Schon vor dem Krieg wurden „die Verbindungen zwischen Nationen, Unternehmen und sogar Menschen durch zwei Jahre Pandemie auf eine harte Probe gestellt“, schrieb Larry Fink. Die Verknappung von Gesichtsmasken beim Ausbruch von COVID-19 machte die übermäßige Abhängigkeit Chinas von Rohstoffen deutlich. Einen Monat nach Beginn des Krieges übt das Chaos in der Weltwirtschaft Druck auf die Preise und die Versorgung mit Getreide, Öl, Gas und anderen strategischen Materialien wie Kupfer aus. „Es sind eine Reihe von Schwachstellen aufgetaucht, die die Grenzen fragmentierter Produktionsketten an mehreren Standorten aufzeigen“, erklärte der ehemalige Generaldirektor der Welthandelsorganisation Pascal Lamy gegenüber „AFP“. Die jetzt in Europa geforderte „strategische Autonomie“ für Energie und kritische Materialien oder die massiven US-Investitionen in Halbleiter zeigen diese Priorität hin zu einem regionalen oder sogar nationalen Rückzug.

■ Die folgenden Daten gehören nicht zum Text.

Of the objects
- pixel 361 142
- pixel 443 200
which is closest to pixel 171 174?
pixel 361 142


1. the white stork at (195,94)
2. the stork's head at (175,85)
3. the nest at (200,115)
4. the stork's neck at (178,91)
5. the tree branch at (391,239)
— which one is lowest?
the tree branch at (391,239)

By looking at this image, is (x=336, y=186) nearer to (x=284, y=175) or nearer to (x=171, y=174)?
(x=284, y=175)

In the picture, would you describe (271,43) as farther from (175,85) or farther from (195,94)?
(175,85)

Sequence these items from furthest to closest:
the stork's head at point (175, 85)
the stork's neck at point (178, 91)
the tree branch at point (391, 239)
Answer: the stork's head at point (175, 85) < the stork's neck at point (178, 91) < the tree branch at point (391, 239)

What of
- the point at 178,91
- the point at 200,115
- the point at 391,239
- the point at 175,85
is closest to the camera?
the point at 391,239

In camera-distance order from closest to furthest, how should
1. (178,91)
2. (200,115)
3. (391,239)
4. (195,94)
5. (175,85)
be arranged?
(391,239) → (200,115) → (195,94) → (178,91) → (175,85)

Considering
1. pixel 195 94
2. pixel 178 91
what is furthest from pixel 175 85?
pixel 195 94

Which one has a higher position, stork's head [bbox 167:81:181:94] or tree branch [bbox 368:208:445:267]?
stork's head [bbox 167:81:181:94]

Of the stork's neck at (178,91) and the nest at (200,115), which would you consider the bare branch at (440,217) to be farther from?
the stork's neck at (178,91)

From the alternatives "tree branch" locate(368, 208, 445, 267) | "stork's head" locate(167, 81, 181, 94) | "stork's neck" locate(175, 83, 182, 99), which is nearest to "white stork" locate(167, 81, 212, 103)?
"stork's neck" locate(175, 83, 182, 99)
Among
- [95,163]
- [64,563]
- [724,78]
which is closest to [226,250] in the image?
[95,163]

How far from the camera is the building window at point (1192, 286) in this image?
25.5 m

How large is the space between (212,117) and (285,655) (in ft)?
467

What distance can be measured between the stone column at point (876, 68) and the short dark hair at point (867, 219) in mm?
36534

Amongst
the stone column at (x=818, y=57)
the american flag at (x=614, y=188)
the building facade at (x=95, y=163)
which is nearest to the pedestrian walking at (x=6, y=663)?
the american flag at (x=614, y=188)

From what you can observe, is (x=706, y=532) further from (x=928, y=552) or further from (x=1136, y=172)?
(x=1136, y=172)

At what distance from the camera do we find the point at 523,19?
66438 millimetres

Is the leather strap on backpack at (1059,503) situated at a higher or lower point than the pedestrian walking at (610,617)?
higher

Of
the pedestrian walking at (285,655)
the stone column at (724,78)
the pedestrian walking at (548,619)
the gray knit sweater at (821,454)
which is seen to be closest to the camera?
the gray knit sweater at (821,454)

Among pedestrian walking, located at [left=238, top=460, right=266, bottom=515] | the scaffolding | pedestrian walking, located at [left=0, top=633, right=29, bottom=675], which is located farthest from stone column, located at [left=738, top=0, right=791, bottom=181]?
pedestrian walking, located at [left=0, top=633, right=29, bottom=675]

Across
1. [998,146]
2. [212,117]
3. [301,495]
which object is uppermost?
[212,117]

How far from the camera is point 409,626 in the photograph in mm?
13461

Der Handelskrieg des ehemaligen US-Präsidenten Donald Trump mit China im Jahr 2018 hat das Globalisierungsmodell bereits in Frage gestellt. Sein Nachfolger Joe Biden versprach in seiner Rede zur Lage der Nation Anfang März, dafür zu sorgen, dass „alles, von der Brücke auf einem Flugzeugträger bis zum Stahl in den Sicherheitsschienen der Autobahnen, von Anfang bis Ende in Amerika hergestellt wird“. Die Pandemie hat nach Meinung von Ferdi de Ville, Professor am Institut für internationale und europäische Studien in Gent (Belgien), keine radikalen Verlagerungsentscheidungen ausgelöst, aber der Krieg hat Auswirkungen auf die Art und Weise, wie Unternehmen über ihre Produktionsketten und ihre Investitionen nachdenken. „Sie haben erkannt, dass das, was im letzten Monat noch unvorstellbar war, in Form von massiven Wirtschaftssanktionen realistisch geworden ist“, erklärt der Professor, Autor eines Artikels mit dem Titel „Das Ende der Globalisierung, wie wir sie kannten“. Seinen Worten nach geht es jetzt darum, die strategische Abhängigkeit auf verbündete Länder zu verlagern, wie im Falle der am Freitag (25.) angekündigten amerikanisch-europäischen Arbeitsgruppe zur Verringerung der Abhängigkeit von russischen fossilen Brennstoffen. In diesem Sinne „gibt es keine De-Globalisierung“, sagt Lamy und warnt, dass dieses Phänomen „ein extrem evolutionäres Tier“ ist.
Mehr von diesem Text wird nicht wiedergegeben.